CONSIGNE A: Recopiez à l'identique les lignes de données, depuis celle qui contient « How great is » jusqu'à la dernière de ces lignes, toutes deux incluses.

TEXTE CITÉ:
--------
Il n’y a pas un leader sur terre qui n’ait pas perdu des heures de sommeil à cause du problème que nous soulevons ici.
Après plus de 20 ans d’activité dans le conseil et l’accompagnement d’entreprises, et des milliers de conversations sur la question, avec des centaines de dirigeants d’entreprises, il en ressort un fil rouge liant trois clés fondamentales de l’autonomie des équipes.
Ceci n’est pas de la théorie, mais une observation empirique. Elle est tellement juste qu’une grande partie des objectifs attendus lors de mes interventions sont atteints en ne traitant que ces trois questions. Le client m’appelle pour travailler le leadership, les dynamiques de groupe ou pour des objectifs plus ambitieux de transformation managériale : il est loin de se douter que la majeure partie de ses problèmes n’ont rien à voir avec ça.
Voici les 4 grandes négligences qui minent l’autonomie, l’efficience et l’épanouissement de vos équipes.
Questions de niveau
Ok, je vais être dur mais on est là pour se parler vrai, pas pour se caresser dans le sens du poil. C’est ça aussi un leadership conscient.
Combien de fois avez-vous confondu niveau et potentiel ?
Sur le papier une personne a un potentiel dingue. Vous l’embauchez. Vous êtes capable de vous projeter et de voir qu’elle peut apporter au projet tout ce dont il a besoin, voire même plus ! Vous planifiez tout autour de ce potentiel et des résultats qu’il promet mais… Rien ne se passe comme prévu. Les objectifs ne sont pas atteints, vous êtes frustré. La constatation d’échec est pesante. Force est de constater que le mouton à cinq pattes s’est transformé en brebis galeuse. Il avait le potentiel de faire de merveilles, mais pas le niveau de les accomplir.
Est-ce sa faute ?
Non. Vous avez misé sur une promesse sans mesurer l’étendue des acquis garantis.
La fin de l’histoire est souvent triste. Mécontent, vous réduisez la voilure de votre recrue. A ses yeux, vous lui coupez les ailes. Elle, elle se rappelle de vos promesses car elle aussi à cru en ce potentiel que vous voyiez en elle. Elle en cru en votre vision et vos projections à son sujet. Elle y a tellement cru qu’elle s’est donnée à fond. Et elle a fait un saut quantique ! A ses yeux…
Elle se rappelle des monts et merveilles que vous lui avez promis, et elle a tout donné pour les atteindre. Alors quand vous rebroussez chemin, elle fait valoir ses droits et ses attentes ! Des droits que, bien sûr, vous considérez surévalués car les résultats ne sont pas au rendez-vous. Elle est persuadé d’avoir excellé, vous êtes convaincu qu’elle a fait du surplace. Impossible de vous entendre. Après une période de désengagement et de lutte, la personne vous quitte enfin, en claquant la porte, vous reprochant d’être un vendeur de rêve.
Vous mourrez convaincu qu’elle avait tort…
Ça vous parle ?
--------
DONNÉES FOURNIES:
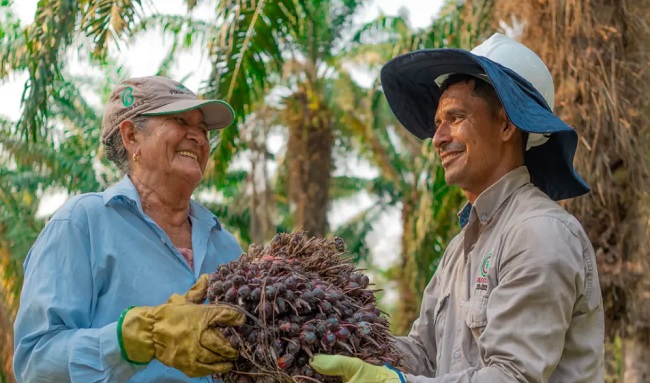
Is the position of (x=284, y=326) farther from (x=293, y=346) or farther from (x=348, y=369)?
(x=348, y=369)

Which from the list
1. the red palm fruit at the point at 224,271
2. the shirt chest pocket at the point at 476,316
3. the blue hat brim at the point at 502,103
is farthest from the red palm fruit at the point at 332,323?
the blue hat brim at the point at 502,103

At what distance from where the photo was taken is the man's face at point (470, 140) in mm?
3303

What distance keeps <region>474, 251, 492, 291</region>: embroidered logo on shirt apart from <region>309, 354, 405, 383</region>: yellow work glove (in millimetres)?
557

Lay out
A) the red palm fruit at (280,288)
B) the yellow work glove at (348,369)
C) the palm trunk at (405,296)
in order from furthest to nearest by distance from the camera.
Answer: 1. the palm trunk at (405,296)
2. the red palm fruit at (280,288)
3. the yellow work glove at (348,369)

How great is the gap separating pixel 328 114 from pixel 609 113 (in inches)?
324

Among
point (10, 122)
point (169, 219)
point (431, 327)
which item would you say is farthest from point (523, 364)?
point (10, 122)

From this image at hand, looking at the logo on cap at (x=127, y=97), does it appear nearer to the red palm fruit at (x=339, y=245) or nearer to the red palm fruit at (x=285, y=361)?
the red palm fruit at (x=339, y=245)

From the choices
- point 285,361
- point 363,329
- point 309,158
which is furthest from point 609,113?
--------
CONSIGNE B: Reprenez le passage du texte sur l'autonomie des équipes allant de « Questions de niveau » jusqu'à « des acquis garantis. » inclus, en substituant « talent » à « potentiel ».

CORRIGÉ DÉTAILLÉ A:
How great is the gap separating pixel 328 114 from pixel 609 113 (in inches)?
324

Among
point (10, 122)
point (169, 219)
point (431, 327)
which item would you say is farthest from point (523, 364)?
point (10, 122)

From this image at hand, looking at the logo on cap at (x=127, y=97), does it appear nearer to the red palm fruit at (x=339, y=245) or nearer to the red palm fruit at (x=285, y=361)?
the red palm fruit at (x=339, y=245)

From the choices
- point 285,361
- point 363,329
- point 309,158
which is furthest from point 609,113?

CORRIGÉ DÉTAILLÉ B:
Questions de niveau
Ok, je vais être dur mais on est là pour se parler vrai, pas pour se caresser dans le sens du poil. C’est ça aussi un leadership conscient.
Combien de fois avez-vous confondu niveau et talent ?
Sur le papier une personne a un talent dingue. Vous l’embauchez. Vous êtes capable de vous projeter et de voir qu’elle peut apporter au projet tout ce dont il a besoin, voire même plus ! Vous planifiez tout autour de ce talent et des résultats qu’il promet mais… Rien ne se passe comme prévu. Les objectifs ne sont pas atteints, vous êtes frustré. La constatation d’échec est pesante. Force est de constater que le mouton à cinq pattes s’est transformé en brebis galeuse. Il avait le talent de faire de merveilles, mais pas le niveau de les accomplir.
Est-ce sa faute ?
Non. Vous avez misé sur une promesse sans mesurer l’étendue des acquis garantis.